Una de las reacciones más habituales consiste en huir de los problemas, en darles esquinazo; o en intentar ahogarlos en el anonimato, en el ruido, en la modorra, en el alcohol, en el trabajo, en la fiesta, en el televisor, en los tópicos, en el embrutecimiento, en cualquier coartada que resulte mínimamente creíble; o también en rechazar cualquier clase de responsabilidad y acusar sistemáticamente a los demás del desaguisado. Sin embargo, tales “soluciones” son una simple huída hacia adelante, en una carrera cada vez más acelerada, sin rumbo. Son un espejismo o,  como mucho, un analgésico.
Quizá lo primero que se debería tener en cuenta es que nada en la vida carece de importancia, ni es tan negativo o tan opaco como pudiera parecer en un primer momento. En cualquier situación, aun en las que nos parecen más estúpidas o grises, estamos eligiendo quiénes queremos ser y cómo queremos conformar nuestra vida. En otras palabras,  la salida real, la solución efectiva de cualquier problema pasa por encontrarnos previamente con nosotros mismos.

DATOS:
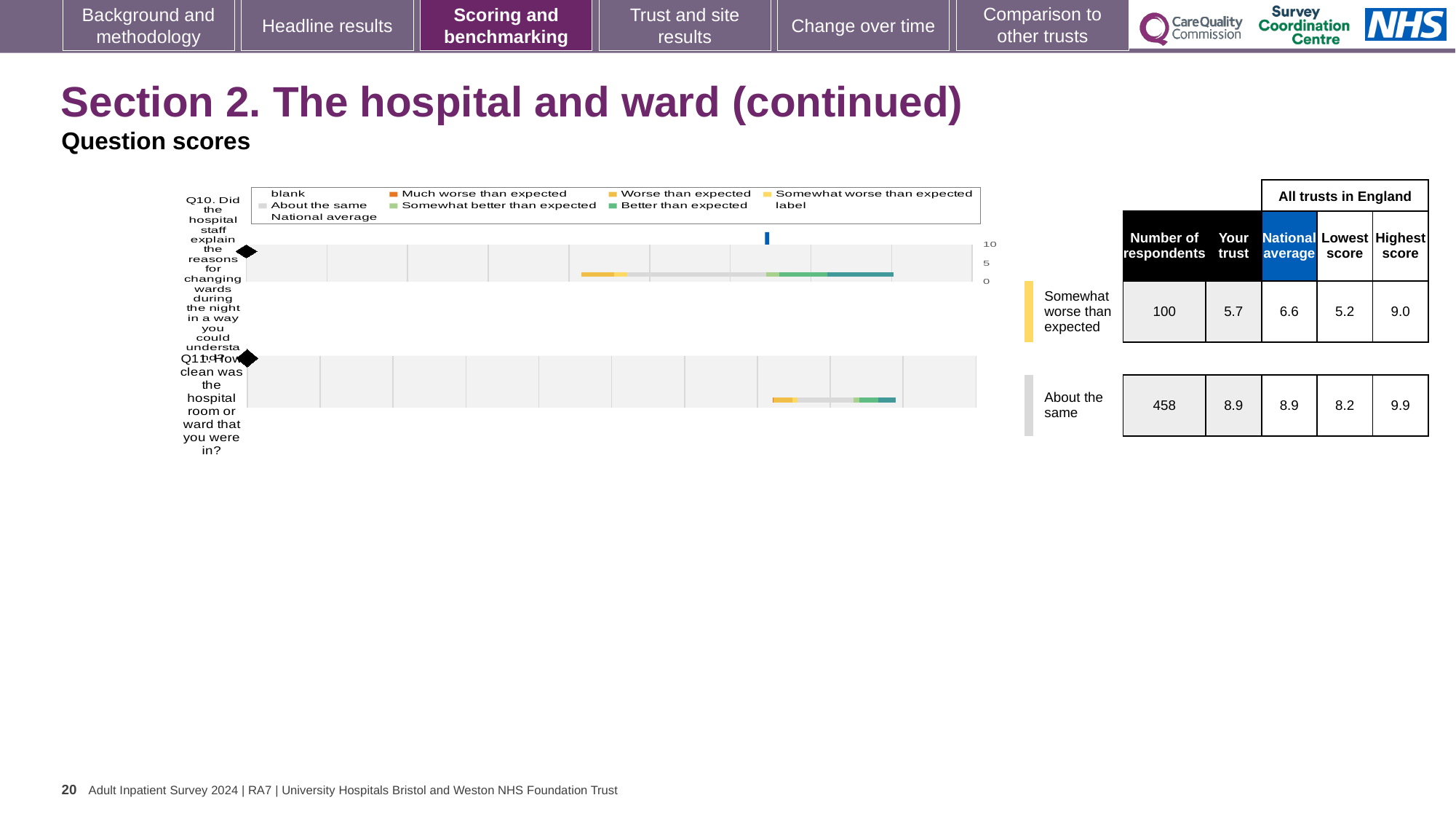
Which benchmarking category is the trust's Q11 score placed in? About the same What kind of chart is used to show the question scores for Q10 and Q11? bar chart How many respondents answered Q11? 458 How many questions are plotted in the question scores chart? 2 What is the national average score for Q10? 6.6 What is the lowest score among all trusts in England for Q10? 5.2 Which benchmarking category is the trust's Q10 score placed in? Somewhat worse than expected What is the 'Your trust' score for Q10 (explaining reasons for changing wards during the night)? 5.7 Which question has the higher 'Your trust' score, Q10 or Q11? Q11 What is the difference between the highest and lowest scores for Q11 across all trusts in England? 1.7 What is the 'Your trust' score for Q11 (how clean was the hospital room or ward)? 8.9 By how much is the national average for Q10 higher than the trust's score for Q10? 0.9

TAREA A: Reproduce tal cual la parte del fragmento que arranca con las palabras que contienen "Una de las reacciones" y termina con "mucho, un analgésico.".
TAREA B: Según el fragmento, ¿por dónde pasa la solución efectiva de cualquier problema?
Los datos no tienen nada que ver con esto.

RESULTADO A:
Una de las reacciones más habituales consiste en huir de los problemas, en darles esquinazo; o en intentar ahogarlos en el anonimato, en el ruido, en la modorra, en el alcohol, en el trabajo, en la fiesta, en el televisor, en los tópicos, en el embrutecimiento, en cualquier coartada que resulte mínimamente creíble; o también en rechazar cualquier clase de responsabilidad y acusar sistemáticamente a los demás del desaguisado. Sin embargo, tales “soluciones” son una simple huída hacia adelante, en una carrera cada vez más acelerada, sin rumbo. Son un espejismo o,  como mucho, un analgésico.

RESULTADO B: Pasa por encontrarnos previamente con nosotros mismos.